■ Instructions to follow ■
Going line by line through the entries below, tally those that hold the string "Mountains". Give only the total.

■ Provided information ■
=-=-=-=-=
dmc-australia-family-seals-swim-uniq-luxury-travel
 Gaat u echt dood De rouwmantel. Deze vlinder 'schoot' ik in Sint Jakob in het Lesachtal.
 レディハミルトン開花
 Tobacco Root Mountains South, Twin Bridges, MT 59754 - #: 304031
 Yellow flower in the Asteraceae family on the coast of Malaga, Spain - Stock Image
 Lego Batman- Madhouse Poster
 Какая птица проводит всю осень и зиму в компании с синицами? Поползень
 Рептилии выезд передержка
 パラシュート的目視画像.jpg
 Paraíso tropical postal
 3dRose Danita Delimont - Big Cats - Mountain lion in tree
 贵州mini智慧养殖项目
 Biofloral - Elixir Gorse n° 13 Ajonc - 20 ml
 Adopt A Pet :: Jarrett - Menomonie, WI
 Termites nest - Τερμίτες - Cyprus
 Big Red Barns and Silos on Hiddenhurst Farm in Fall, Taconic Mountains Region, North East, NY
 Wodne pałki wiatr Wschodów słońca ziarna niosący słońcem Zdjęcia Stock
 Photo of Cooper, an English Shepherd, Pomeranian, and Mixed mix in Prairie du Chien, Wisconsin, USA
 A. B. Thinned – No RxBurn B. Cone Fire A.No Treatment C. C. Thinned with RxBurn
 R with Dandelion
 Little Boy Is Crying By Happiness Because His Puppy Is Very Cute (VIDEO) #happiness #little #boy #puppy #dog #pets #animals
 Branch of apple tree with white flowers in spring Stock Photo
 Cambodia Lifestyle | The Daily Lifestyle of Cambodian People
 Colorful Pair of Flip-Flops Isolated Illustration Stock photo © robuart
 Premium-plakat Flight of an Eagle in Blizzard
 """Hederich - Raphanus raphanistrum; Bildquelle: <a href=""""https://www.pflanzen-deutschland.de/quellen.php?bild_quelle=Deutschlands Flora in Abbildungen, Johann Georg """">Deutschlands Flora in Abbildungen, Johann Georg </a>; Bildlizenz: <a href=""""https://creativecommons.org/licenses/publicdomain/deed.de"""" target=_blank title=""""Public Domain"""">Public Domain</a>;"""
=-=-=-=-=
■ Exercise solution ■
2